**Direction**
Can you copy each of the following rows word for word, without changing anything?

**Data excerpts**
_____

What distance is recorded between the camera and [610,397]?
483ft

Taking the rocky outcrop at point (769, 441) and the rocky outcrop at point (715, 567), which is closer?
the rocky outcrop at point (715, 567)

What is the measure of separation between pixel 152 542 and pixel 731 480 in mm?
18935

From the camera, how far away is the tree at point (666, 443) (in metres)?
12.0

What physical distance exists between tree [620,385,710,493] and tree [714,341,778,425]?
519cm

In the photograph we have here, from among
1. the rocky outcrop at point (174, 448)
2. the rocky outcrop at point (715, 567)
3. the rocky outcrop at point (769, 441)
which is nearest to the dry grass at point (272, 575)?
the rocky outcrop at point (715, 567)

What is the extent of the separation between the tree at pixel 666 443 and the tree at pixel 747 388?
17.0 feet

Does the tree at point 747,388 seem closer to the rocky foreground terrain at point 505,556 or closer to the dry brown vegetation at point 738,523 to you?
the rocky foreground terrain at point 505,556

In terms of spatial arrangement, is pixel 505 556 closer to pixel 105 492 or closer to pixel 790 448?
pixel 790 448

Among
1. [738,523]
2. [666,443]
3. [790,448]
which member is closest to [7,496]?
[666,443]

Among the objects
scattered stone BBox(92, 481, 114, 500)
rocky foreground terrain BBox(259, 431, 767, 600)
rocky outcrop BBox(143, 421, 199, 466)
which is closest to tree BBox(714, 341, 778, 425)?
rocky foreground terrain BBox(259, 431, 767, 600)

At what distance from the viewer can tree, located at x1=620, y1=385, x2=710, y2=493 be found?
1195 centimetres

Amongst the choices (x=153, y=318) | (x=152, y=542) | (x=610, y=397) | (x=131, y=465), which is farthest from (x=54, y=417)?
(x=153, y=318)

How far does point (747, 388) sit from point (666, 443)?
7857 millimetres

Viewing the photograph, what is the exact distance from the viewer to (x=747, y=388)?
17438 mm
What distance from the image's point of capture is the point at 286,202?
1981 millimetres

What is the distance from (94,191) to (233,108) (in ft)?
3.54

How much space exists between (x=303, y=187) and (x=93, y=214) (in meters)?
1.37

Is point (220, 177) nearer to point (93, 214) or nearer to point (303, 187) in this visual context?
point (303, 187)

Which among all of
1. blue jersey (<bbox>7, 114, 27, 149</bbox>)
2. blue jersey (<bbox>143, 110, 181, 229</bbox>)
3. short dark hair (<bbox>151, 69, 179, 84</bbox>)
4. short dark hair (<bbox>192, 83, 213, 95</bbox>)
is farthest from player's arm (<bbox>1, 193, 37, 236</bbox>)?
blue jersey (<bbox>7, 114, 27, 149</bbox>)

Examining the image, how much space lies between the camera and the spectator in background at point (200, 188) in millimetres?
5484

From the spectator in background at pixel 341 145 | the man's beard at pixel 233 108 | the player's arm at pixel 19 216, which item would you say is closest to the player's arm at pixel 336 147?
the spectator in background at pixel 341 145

_____

**Complete response**
What distance is recorded between the camera and [610,397]?
483ft

Taking the rocky outcrop at point (769, 441) and the rocky outcrop at point (715, 567), which is closer?
the rocky outcrop at point (715, 567)

What is the measure of separation between pixel 152 542 and pixel 731 480 in mm?
18935

From the camera, how far away is the tree at point (666, 443) (in metres)?
12.0

What physical distance exists between tree [620,385,710,493] and tree [714,341,778,425]?
519cm

In the photograph we have here, from among
1. the rocky outcrop at point (174, 448)
2. the rocky outcrop at point (715, 567)
3. the rocky outcrop at point (769, 441)
which is nearest to the dry grass at point (272, 575)?
the rocky outcrop at point (715, 567)

What is the extent of the separation between the tree at pixel 666 443 and the tree at pixel 747 388?
17.0 feet

Does the tree at point 747,388 seem closer to the rocky foreground terrain at point 505,556 or closer to the dry brown vegetation at point 738,523 to you?
the rocky foreground terrain at point 505,556

In terms of spatial arrangement, is pixel 505 556 closer to pixel 105 492 or closer to pixel 790 448?
pixel 790 448

Among
1. [738,523]
2. [666,443]
3. [790,448]
which member is closest to [7,496]?
[666,443]

Among the objects
scattered stone BBox(92, 481, 114, 500)
rocky foreground terrain BBox(259, 431, 767, 600)
rocky outcrop BBox(143, 421, 199, 466)
which is closest to tree BBox(714, 341, 778, 425)?
rocky foreground terrain BBox(259, 431, 767, 600)

At what distance from the viewer can tree, located at x1=620, y1=385, x2=710, y2=493 be found?
1195 centimetres

Amongst the choices (x=153, y=318) | (x=152, y=542) | (x=610, y=397) | (x=131, y=465), which is farthest from (x=54, y=417)?
(x=153, y=318)

How far does point (747, 388) sit from point (666, 443)?
7857 millimetres

Viewing the photograph, what is the exact distance from the viewer to (x=747, y=388)?
17438 mm
What distance from the image's point of capture is the point at 286,202?
1981 millimetres

What is the distance from (94,191) to (233,108) (in ft)?
3.54

How much space exists between (x=303, y=187) and (x=93, y=214) (in meters)?
1.37

Is point (220, 177) nearer to point (93, 214) or nearer to point (303, 187) in this visual context?
point (303, 187)

Which among all of
1. blue jersey (<bbox>7, 114, 27, 149</bbox>)
2. blue jersey (<bbox>143, 110, 181, 229</bbox>)
3. short dark hair (<bbox>151, 69, 179, 84</bbox>)
4. short dark hair (<bbox>192, 83, 213, 95</bbox>)
is farthest from player's arm (<bbox>1, 193, 37, 236</bbox>)?
blue jersey (<bbox>7, 114, 27, 149</bbox>)

Examining the image, how much space lies between the camera and the spectator in background at point (200, 188) in millimetres?
5484

From the spectator in background at pixel 341 145 | the man's beard at pixel 233 108 | the player's arm at pixel 19 216, which item would you say is closest to the player's arm at pixel 336 147?
the spectator in background at pixel 341 145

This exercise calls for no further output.